This configuration refers to some real module (CSPadImageProducer from the OFFLINE Analysis package CSPadPixCoords) which will be doing the geometric reconstruction of the full CSPad image. This module is a part of any latest analysis releases. The main effect of the module is that it will extend each event by an additional component which otherwise wouldn't be present in the event (look for the first one in the output below):

evt.keys()
..
EventKey(type=psana.ndarray_int16_2, src='DetInfo(CxiDs1.0:Cspad.0)', key='reconstructed'),
..
EventKey(type=psana.CsPad.DataV2, src='DetInfo(CxiDsd.0:Cspad.0)'),
..

That component has an additional key='reconstructed' (please, refer back to the section on the Four forms of the get() method for more information on that parameter). An object returned with that key has a type of a 2D array of 16-bit elements representing CSPad pixels. With a little bit of help from Matplotlib one can easily turn this into an image. The next example will illustrate how to show both raw (unprocessed) and reconstructed version of the CSPad image:

import matplotlib.pyplot as plt

plt.figure()
plt.ion()
plt.show()

cspad = evt.get(CsPad.DataV2,Source('DetInfo(CxiDs1.0:Cspad.0)'))
a = []
for i in range(0,4):
    quad = cspad.quads(i)
    d = quad.data()
    a.append(np.vstack([d[i] for i in range(0,8)]))

frame_raw = np.hstack(a)

frame_reconstructed = evt.get(ndarray_int16_2,Source('DetInfo(CxiDs1.0:Cspad.0)'),'reconstructed')

plt.imshow(frame_raw)
plt.clim(850,1200)

plt.imshow(frame_reconstructed)
plt.clim(850,1200)

Material:
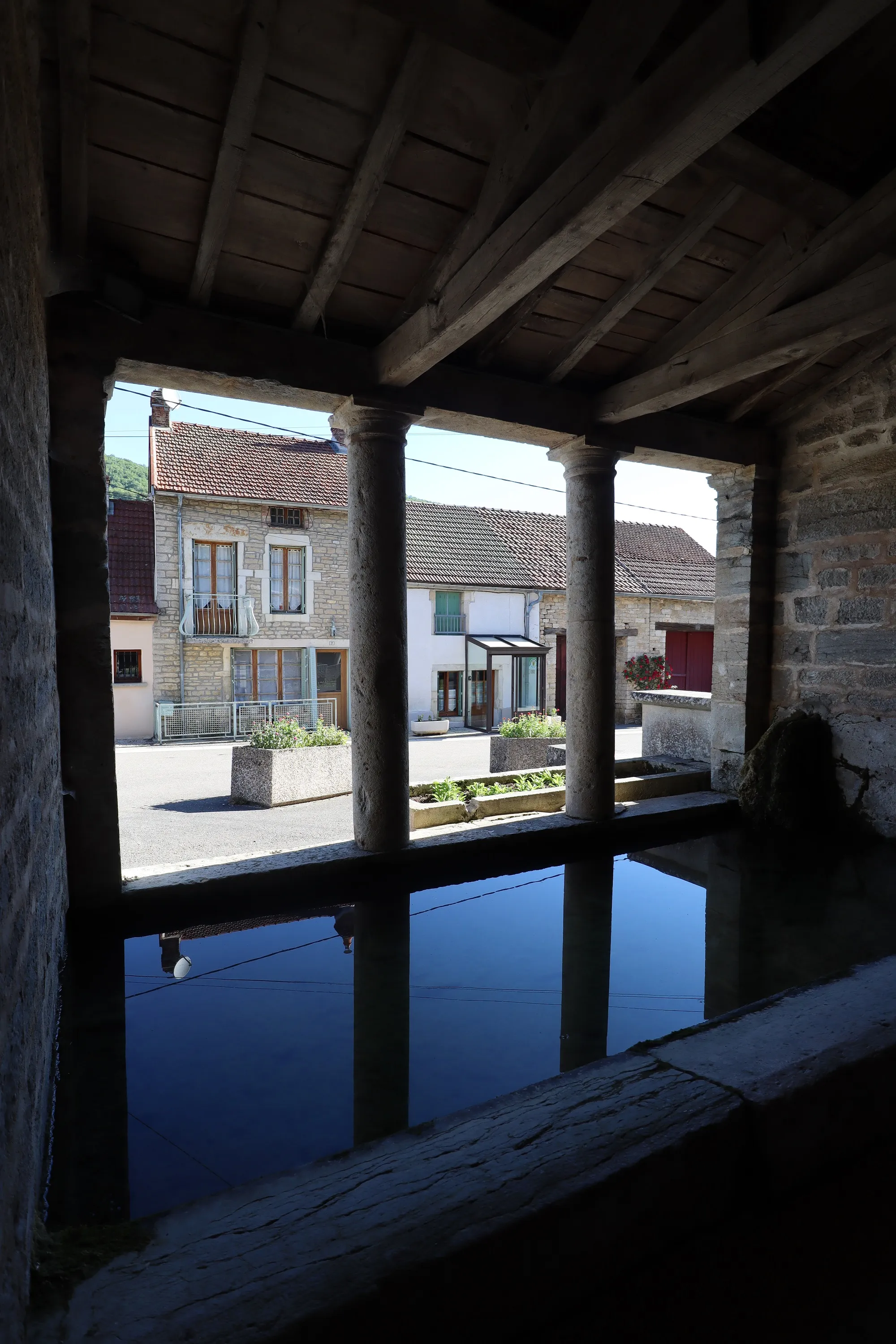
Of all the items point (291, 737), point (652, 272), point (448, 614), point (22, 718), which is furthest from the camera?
point (448, 614)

Instructions to follow: In the text on CSPad image reconstruction, what kind of object is returned with the key 'reconstructed'?

Answer in full: A 2D array of 16-bit elements representing CSPad pixels.